Twenty-two Premier League matches have been played this year, with Manchester United finely poised in fifth place.

The Red Devils are five points out of securing a Champions League place, and Ole Gunnar Solskjaer is looking for a boost before the last stretch of fixtures.

On the pitch, Fernandes seems to possess valuable tools that are pertinent to the issues that United have been experiencing, especially in respect to finding goals and forging opportunities against stubborn defensive teams.

He is predominantly a fundamental or offensive midfielder, but he has been set up as a centre forward and a broad player on both flanks over the course of the last year.

After delving into the statistical side of the game, he is a player that’s tough to ignore.

Last year he made 53 appearances for his club and found the internet 32 times in addition to registering 18 assists. This year, he has made 25 appearances, scoring 15 times and helping 13.

Those amounts are undeniably impressive. A goal or an assist was contributed by the Portuguese every 88 minutes since the beginning of last season.

Fernandes is obviously an output with a certain end product to his match. His characters are affected slightly by his propensity to take corners, free-kicks, and penalties, but they are outstanding no matter.

The Sporting midfielder can supply such a threat basically because he is a really active shooter, averaging four per 90 for his team this season, after submitting 3.04 per 90 final season.

For perspective, 228 players have gathered over 1,000 minutes at the Premier League this year, with Sergio Aguero averaging the maximum, 3.99 per 90. No midfielder is trying over 2.91 shots per 90 this year, with that figure being submitted by Kevin De Bruyne.

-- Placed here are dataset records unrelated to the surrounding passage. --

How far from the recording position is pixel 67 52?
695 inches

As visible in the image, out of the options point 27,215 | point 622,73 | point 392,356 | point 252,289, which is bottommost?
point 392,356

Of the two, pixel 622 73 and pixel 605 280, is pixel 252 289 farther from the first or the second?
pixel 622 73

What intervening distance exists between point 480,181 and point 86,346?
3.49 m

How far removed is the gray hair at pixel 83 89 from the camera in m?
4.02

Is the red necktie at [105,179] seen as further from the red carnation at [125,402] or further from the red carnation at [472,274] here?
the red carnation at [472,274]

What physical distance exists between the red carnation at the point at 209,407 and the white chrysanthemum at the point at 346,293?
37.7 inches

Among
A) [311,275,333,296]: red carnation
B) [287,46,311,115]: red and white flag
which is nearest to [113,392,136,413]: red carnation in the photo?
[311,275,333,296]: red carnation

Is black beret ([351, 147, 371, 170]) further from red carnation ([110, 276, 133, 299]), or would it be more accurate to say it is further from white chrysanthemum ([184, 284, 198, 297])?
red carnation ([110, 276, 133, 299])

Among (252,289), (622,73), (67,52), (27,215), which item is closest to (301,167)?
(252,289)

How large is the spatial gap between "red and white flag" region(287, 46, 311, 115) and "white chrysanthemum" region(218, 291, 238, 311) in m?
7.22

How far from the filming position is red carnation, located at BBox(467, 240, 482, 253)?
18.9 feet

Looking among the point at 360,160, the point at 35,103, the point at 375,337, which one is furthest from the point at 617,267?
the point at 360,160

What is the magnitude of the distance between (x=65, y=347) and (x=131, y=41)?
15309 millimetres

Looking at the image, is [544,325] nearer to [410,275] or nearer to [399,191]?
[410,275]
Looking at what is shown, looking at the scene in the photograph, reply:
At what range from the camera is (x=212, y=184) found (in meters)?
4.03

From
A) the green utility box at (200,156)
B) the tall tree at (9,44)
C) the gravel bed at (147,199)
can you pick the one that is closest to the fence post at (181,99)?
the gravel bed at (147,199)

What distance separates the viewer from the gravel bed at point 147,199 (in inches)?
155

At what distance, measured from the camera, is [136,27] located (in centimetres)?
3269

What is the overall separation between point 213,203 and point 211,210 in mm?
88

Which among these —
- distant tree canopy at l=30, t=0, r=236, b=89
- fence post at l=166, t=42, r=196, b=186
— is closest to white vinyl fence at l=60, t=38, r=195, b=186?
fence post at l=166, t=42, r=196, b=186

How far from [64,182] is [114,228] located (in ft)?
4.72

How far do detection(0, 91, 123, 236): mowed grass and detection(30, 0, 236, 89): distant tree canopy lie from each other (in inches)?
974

Certainly, Fernandes shoots from virtually everywhere, which is not commonly deemed as positive because in most cases, there are probably better and more productive choices to take. Expected Goals (xG) provides an insight into the probability of a shot being scored by considering aspects like difficulty and place, and Fernandes seems to post low xG per shot numbers because he shoots from unrealistic places.

On the other hand, the Red Devils have a midfield that is made up of players that are generally similar and largely unthreatening without the existence of Paul Pogba. Fernandes’ profile is surely different, and his shooting from space, though it might not always be effective, does add to the element of chance which can occasionally prove useful, particularly against well-drilled defensive groups.

In general, his shot map captures his character perfectly. He’s the greatest insecure versus high-reward player. Very lively, lively and dangerous, who is often heavily involved both with and without the ball consequently.

He is aggressive and tends to get a reasonable quantity of yellow cards, but he is also fouled a lot himself, which stems from his dribbling tendencies.

There is a question as to if his output would translate right to the Premier League, given that the quality is substantially greater than in Portugal, but it is very probable that Fernandes’ all-action, chaotic approach to the game would stay.